[START OF SUPPLIED MATERIAL]
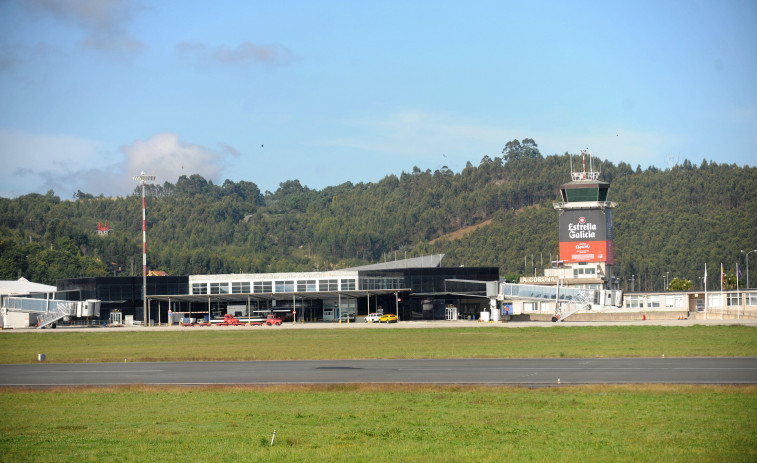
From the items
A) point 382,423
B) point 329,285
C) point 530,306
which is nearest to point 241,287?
point 329,285

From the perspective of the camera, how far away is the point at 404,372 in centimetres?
[END OF SUPPLIED MATERIAL]
Reproduce the data above, substituting "observer" for "camera" and leaving everything else unchanged. Omit the pictures from your response.

-- REPLY TO THE EXERCISE --
From the items
A) point 382,423
B) point 329,285
C) point 530,306
which is nearest to point 241,287?
point 329,285

From the perspective of the observer, how far away is the point at 404,372 in centimetres?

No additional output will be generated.